_Extract provided_:
• • • • •

Page MenuHomePhabricator

Remove worse-than-useless <meta> keywords feature
Closed, ResolvedPublic

Description

The feature that adds meta keywords to the header of each page implementation of this feature is insufficient, and the very concept of selected keywords is ultimately flawed. It should be removed.

The idea of meta keywords was to provide search engines. From HTML 4.01 (http://www.w3.org/TR/REC-html40/struct/global.html#h-7.4.4.2):
A common use for META is to specify keywords that a search engine may use to improve the quality of search results.
(http://www.w3.org/TR/REC-html40/appendix/notes.html#recs):
"Some indexing engines look for META elements that define a comma-separated list of keywords/phrases ... Search engines may present these keywords as the result of a search."

• • • • •

_Information provided_:
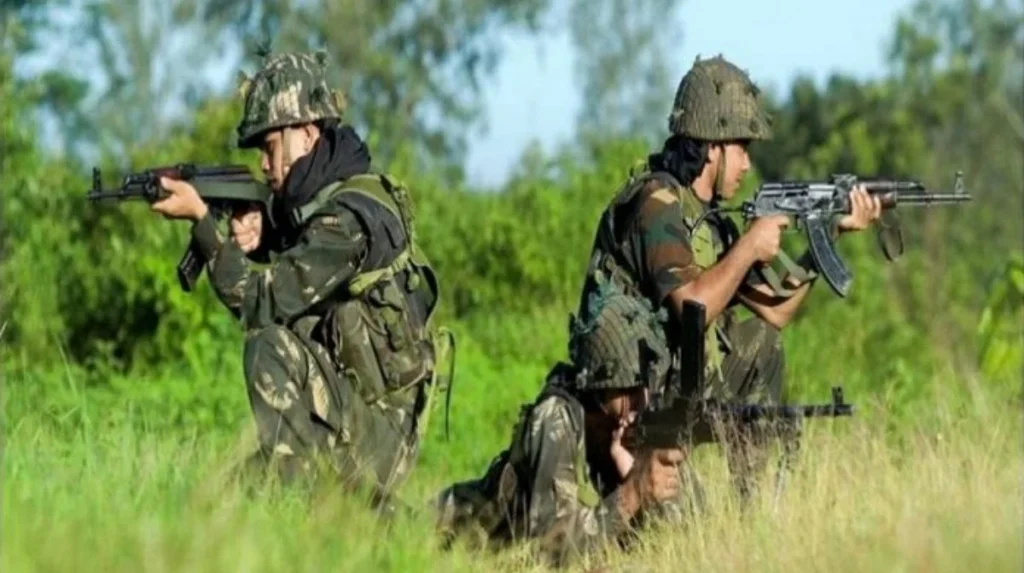 assam rifles 696x398 1 1.jpg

• • • • •

In two sentences, sum up the page above about removing the meta keywords feature.

_Solved problem_:
The feature that adds meta keywords to each page's header is poorly implemented and rests on a flawed idea, so the page says it should be removed, and the item is marked closed and resolved. It quotes HTML 4.01, which says meta keywords are commonly used to give search engines keywords that may improve search results, and that some indexing engines look for a comma-separated keyword list and may show those keywords in results.